**EXTRAIT DU DOCUMENT:**
━━━━━━━━━━
Enfin, Wilhiam Zitte a accordé une attention particulière aux expositions de photographies[33].

Dans la continuité de la politique de Dominique Calas-Levassor, Wilhiam Zitte ouvre l’Artothèque aux débats culturels et littéraires, à l’occasion des rencontres « Afrique-Océan indien-Réunion », des conférences[34] ou de présentations de publications littéraires[35].

Les titres et sous-titres d’exposition en créole sont récurrents[36] ainsi que certains textes (majoritairement des poésies).

Les interrogations sur la spécificité de la création réunionnaise sont au cœur de sa politique. Qu’il s’agisse de la quête identitaire, focalisée sur l’image du Noir notamment, qu’il s’agisse de la mémoire douloureuse de l’esclavage[37], de la défense de la langue créole, de l’ouverture sur le foyer civilisationnel de l’Océan indien, de la volonté d’ancrer l’histoire de l’art réunionnais dans son contexte social, la politique artistique de Wilhiam Zitte est en correspondance avec ses réflexions et son travail de plasticien militant.
━━━━━━━━━━
**LIGNES DE DONNÉES:**
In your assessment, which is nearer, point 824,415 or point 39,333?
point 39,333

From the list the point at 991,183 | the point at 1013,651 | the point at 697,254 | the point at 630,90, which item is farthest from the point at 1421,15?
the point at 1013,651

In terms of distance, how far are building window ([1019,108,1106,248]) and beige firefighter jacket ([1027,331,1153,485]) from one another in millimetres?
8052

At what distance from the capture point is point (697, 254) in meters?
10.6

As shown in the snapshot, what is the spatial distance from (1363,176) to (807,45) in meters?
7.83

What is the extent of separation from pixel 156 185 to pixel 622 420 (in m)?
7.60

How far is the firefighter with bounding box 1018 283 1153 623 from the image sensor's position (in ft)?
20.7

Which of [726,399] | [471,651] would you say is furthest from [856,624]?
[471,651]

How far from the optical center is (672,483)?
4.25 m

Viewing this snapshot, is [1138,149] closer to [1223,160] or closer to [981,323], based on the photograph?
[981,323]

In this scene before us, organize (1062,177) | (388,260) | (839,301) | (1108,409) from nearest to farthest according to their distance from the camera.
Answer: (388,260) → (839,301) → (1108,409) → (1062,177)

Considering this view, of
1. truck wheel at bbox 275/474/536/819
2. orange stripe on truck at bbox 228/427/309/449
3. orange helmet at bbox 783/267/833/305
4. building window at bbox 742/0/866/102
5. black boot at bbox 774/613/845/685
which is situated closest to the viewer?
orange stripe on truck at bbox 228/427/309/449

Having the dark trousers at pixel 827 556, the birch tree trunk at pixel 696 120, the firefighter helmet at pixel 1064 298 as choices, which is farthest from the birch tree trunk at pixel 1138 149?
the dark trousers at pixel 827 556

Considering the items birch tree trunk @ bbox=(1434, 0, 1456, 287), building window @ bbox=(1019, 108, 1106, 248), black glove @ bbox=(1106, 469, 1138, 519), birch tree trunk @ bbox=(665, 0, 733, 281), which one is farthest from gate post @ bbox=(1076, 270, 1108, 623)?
━━━━━━━━━━
**EXERCICE COURT A:** Recopiez, dans l'extrait sur Wilhiam Zitte, le passage allant de « Les interrogations sur » jusqu'à « de plasticien militant. ».
**EXERCICE COURT B:** D'après l'extrait sur Wilhiam Zitte, quelles questions sont au cœur de sa politique à l'Artothèque, et avec quoi cette politique est-elle en correspondance ?

**RÉPONSE COMPLÈTE A:**
Les interrogations sur la spécificité de la création réunionnaise sont au cœur de sa politique. Qu’il s’agisse de la quête identitaire, focalisée sur l’image du Noir notamment, qu’il s’agisse de la mémoire douloureuse de l’esclavage[37], de la défense de la langue créole, de l’ouverture sur le foyer civilisationnel de l’Océan indien, de la volonté d’ancrer l’histoire de l’art réunionnais dans son contexte social, la politique artistique de Wilhiam Zitte est en correspondance avec ses réflexions et son travail de plasticien militant.

**RÉPONSE COMPLÈTE B:** Sa politique s'articule autour des interrogations sur la spécificité de la création réunionnaise. Celles-ci portent sur la quête identitaire centrée notamment sur l'image du Noir, la mémoire douloureuse de l'esclavage, la défense de la langue créole, l'ouverture sur le foyer civilisationnel de l'océan Indien et l'ancrage de l'histoire de l'art réunionnais dans son contexte social. Cette politique artistique est en correspondance avec ses réflexions et son travail de plasticien militant.